We gather data from user interactions on the platform, including heatmaps to gauge where they spent most of their time, their origins, browsing patterns, and overall behaviour.
By integrating this behavior with data on search keywords and search engine rankings, we can discern whether the users who land on your site exist for a relevant reason. We examine the path they take to better comprehend how they navigate through the site and identify any issues experienced throughout their journey.
All this information feeds into a comprehensive 360-degree process that evaluates the SEO strategy, page content, and even the site layout and navigation. Aiming not only to attract users but to attract the right users and ensure they have the best possible experience.
We integrate several data sources and tools via our own API, which interrogates these resources.
Using a data-driven approach, employing AI and machine learning models, we generate our own reports and gain insights into search and site performance.

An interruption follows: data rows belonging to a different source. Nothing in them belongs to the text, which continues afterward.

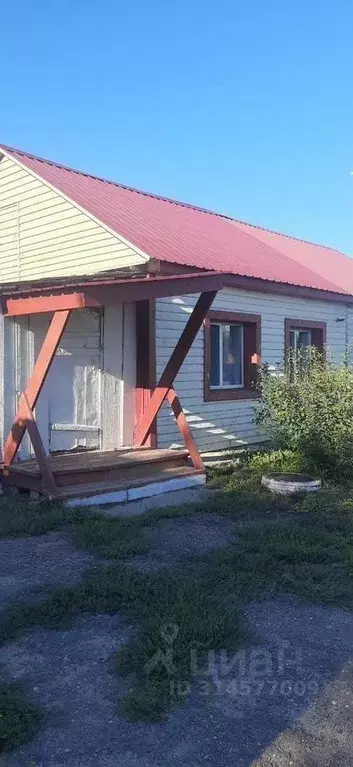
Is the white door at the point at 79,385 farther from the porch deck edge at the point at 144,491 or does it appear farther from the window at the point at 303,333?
the window at the point at 303,333

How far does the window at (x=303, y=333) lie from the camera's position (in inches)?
488

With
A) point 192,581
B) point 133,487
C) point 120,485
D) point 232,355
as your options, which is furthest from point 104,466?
point 232,355

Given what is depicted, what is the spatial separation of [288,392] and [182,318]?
1.98 metres

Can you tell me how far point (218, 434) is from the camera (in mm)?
10555

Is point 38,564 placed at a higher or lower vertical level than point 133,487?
lower

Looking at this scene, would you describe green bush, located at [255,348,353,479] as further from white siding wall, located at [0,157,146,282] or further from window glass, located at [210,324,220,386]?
white siding wall, located at [0,157,146,282]

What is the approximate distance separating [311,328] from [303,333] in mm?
211

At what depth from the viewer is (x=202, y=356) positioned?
10.1m

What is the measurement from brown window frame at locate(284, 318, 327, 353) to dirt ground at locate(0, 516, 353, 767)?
8273 mm

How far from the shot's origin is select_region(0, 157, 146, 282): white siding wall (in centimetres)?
906

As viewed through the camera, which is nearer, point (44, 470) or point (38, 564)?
point (38, 564)

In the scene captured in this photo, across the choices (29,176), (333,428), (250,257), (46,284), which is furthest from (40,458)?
(250,257)

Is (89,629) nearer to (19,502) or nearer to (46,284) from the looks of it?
(19,502)

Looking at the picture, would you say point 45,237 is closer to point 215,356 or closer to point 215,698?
point 215,356
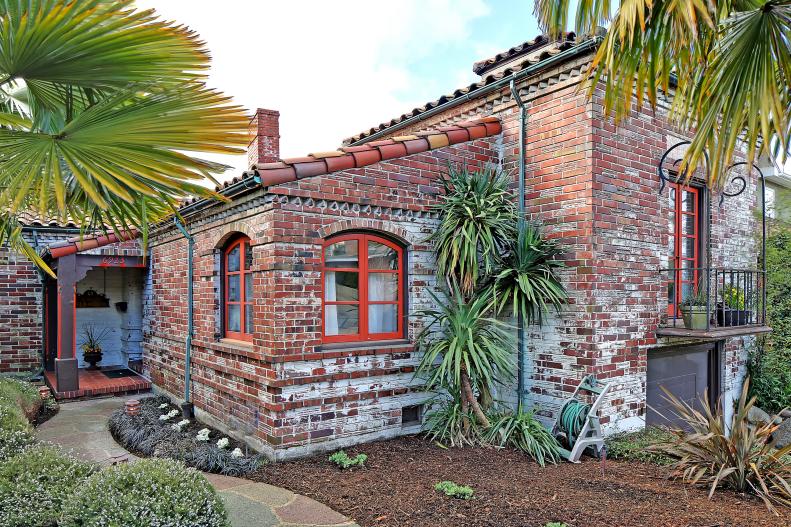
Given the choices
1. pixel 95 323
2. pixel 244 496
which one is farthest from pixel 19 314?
pixel 244 496

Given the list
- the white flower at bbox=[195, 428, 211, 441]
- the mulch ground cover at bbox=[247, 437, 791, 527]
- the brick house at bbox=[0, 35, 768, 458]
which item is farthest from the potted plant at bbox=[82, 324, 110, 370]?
the mulch ground cover at bbox=[247, 437, 791, 527]

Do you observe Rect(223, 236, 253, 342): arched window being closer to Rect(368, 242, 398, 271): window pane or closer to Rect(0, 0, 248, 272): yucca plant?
Rect(368, 242, 398, 271): window pane

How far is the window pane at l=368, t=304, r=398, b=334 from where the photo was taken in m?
6.27

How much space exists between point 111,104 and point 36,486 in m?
2.53

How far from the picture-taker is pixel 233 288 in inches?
280

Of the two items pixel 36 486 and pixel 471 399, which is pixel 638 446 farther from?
pixel 36 486

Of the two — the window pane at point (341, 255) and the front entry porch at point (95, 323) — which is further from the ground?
the window pane at point (341, 255)

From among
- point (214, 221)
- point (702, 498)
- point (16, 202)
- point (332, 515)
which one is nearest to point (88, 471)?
point (332, 515)

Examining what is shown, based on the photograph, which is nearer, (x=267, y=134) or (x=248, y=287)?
(x=248, y=287)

These insights then inform the other disciplines.
Site development doesn’t end at launch. Instead, we view it as the start of an ongoing journey that benefits both the client and customer by creating the right connections.
The data we collect and process is delivered as visual reports or a live dashboard displaying real-time activities, and we proactively pinpoint actionable events.
To determine the efficacy of a page or content piece, we could implement strategies like A/B testing. This involves presenting one version to half the users, and another version to the remaining users. We then monitor their behavior to determine which version is better suited to them.
Our approach to analyzing site traffic and user behavior is unique. We utilize data science and programmatic methods of mathematical statistics to view the situation from different perspectives. We'll check if values fall outside a permissible range (the confidence interval) and determine whether this change is critical.
When conducting A/B tests, it's essential to consider concepts like statistical power, sample size, confidence interval, and statistical significance. Statistical power is measured in percentage and determines how likely the test will show a difference between two given options. Another aspect to consider is statistical significance. It assesses the likelihood that a test result didn't happen by chance. The ideal level of significance (or, confidence) in A/B testing is 95%. Meaning, the probability of error (the P-value) lies within the remaining 5%. The statistical significance of a test depends on the confidence intervals and the area of their intersection. Confidence intervals are the range of values within which a population parameter will fall, given a certain confidence level, and a larger sample size indicates how stable the test results are.
We handle the technical aspects of processing and mapping data, providing you with a user-friendly report that's easy for marketing departments or web managers to understand and digest.